In urban and semi-urban areas using STV, existing urban ridings would join together to form multi-member ridings and typically electing 3–7 MLAs using ranked ballot. The candidates elected would reflect the popular vote of the voters in these larger, multi-member ridings. The use of a ranked ballot permits a high degree of voter choice by permitting voters to rank preferences for multiple candidates. For urban and semi-urban voters, this makes rural–urban proportional very similar to BC-STV.

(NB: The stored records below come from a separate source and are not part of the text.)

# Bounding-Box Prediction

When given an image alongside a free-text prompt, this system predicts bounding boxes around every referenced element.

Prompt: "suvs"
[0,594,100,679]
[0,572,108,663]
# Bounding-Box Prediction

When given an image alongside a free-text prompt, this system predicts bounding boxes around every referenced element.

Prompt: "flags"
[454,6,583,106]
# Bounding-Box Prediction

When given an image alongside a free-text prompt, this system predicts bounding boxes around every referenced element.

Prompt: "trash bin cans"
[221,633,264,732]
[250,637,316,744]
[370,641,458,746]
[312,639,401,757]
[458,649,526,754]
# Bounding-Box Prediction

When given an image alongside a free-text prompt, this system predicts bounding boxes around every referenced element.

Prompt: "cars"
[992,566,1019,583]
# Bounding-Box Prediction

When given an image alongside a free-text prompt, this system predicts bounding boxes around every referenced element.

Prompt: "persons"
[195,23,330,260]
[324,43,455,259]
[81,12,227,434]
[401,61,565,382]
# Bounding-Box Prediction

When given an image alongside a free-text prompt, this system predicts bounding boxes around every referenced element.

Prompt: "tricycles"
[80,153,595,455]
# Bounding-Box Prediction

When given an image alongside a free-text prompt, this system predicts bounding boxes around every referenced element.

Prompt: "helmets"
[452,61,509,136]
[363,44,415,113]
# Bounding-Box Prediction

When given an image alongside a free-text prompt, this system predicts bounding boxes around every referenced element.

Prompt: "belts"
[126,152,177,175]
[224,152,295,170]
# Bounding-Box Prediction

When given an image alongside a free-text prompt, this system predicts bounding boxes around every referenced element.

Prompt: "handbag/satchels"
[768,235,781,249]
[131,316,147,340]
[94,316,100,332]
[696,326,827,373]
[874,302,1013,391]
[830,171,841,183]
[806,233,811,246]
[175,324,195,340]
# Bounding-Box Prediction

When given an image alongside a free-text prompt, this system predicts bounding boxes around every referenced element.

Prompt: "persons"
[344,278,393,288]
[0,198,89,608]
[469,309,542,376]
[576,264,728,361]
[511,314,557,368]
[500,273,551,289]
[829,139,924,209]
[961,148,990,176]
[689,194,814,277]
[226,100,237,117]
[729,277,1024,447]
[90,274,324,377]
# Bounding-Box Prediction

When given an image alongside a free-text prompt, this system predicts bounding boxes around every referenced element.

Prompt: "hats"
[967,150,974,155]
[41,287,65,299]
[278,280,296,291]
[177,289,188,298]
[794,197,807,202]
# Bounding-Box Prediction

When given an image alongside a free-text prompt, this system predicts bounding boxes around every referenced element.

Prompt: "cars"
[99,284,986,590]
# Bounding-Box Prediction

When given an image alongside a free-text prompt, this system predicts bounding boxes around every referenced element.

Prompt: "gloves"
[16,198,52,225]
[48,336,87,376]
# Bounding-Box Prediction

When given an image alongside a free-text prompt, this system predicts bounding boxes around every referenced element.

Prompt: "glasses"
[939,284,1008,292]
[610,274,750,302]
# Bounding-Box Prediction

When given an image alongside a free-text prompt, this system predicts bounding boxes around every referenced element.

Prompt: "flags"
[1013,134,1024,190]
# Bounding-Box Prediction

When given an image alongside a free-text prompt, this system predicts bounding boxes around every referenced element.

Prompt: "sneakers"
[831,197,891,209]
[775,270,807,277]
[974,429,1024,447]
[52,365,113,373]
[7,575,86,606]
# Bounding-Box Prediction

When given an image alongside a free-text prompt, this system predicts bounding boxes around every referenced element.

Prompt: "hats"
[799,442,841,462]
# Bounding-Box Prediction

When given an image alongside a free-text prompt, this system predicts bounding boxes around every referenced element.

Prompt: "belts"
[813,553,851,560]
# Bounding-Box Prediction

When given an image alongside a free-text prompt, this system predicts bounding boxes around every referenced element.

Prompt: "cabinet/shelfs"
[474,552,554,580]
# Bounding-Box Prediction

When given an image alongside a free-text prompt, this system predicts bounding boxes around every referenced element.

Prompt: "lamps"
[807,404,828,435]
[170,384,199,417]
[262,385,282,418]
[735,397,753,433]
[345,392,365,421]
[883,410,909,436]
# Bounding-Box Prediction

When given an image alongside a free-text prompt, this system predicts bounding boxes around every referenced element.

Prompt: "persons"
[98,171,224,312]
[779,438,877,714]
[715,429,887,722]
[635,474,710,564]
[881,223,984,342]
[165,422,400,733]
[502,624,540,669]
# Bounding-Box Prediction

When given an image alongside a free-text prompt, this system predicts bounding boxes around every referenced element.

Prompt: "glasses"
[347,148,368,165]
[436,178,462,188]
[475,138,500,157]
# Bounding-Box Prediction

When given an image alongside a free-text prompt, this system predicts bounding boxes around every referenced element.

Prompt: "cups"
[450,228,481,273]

In rural ridings using MMP, voters would have two votes: one to elect their local MLA, and another that would be used to elect a regional MLA to ensure the proportionality of overall results in rural regions. Their first vote on the ballot would be used to elect a local MLA in the same way as the current first-past-the-post (FPTP) electoral system: the candidate with the most votes would be elected. The second vote would be used in either an open list or closed list system in which voters select either a candidate or party to represent them at a regional level. However, it is expected that only open list have any real likelihood of being implemented. These regional MLAs are used as "top-ups" so that overall proportionality is achieved in rural regional areas, given the lack of proportionality that results from first-past-the-post elections. Top-up MLAs would be elected using regional party lists. A commitment has been made that no region will lose ridings under any of the three proposed electoral systems in the 2018 electoral reform referendum.

==Support==
Rural–urban proportional was one of three "made-in-Canada" systems endorsed by Fair Vote Canada in its submission to the 2016 Special Parliamentary Committee on Electoral Reform. The other two were MMP and STV. Fair Voting BC gave rural–urban proportional its highest ranking in its scorecard of proportional voting systems. During the federal government's consultation on electoral reform at the federal level in 2016, both the New Democratic Party of Canada and Green Party of Canada recommended Canada adopt either RUP or MMP.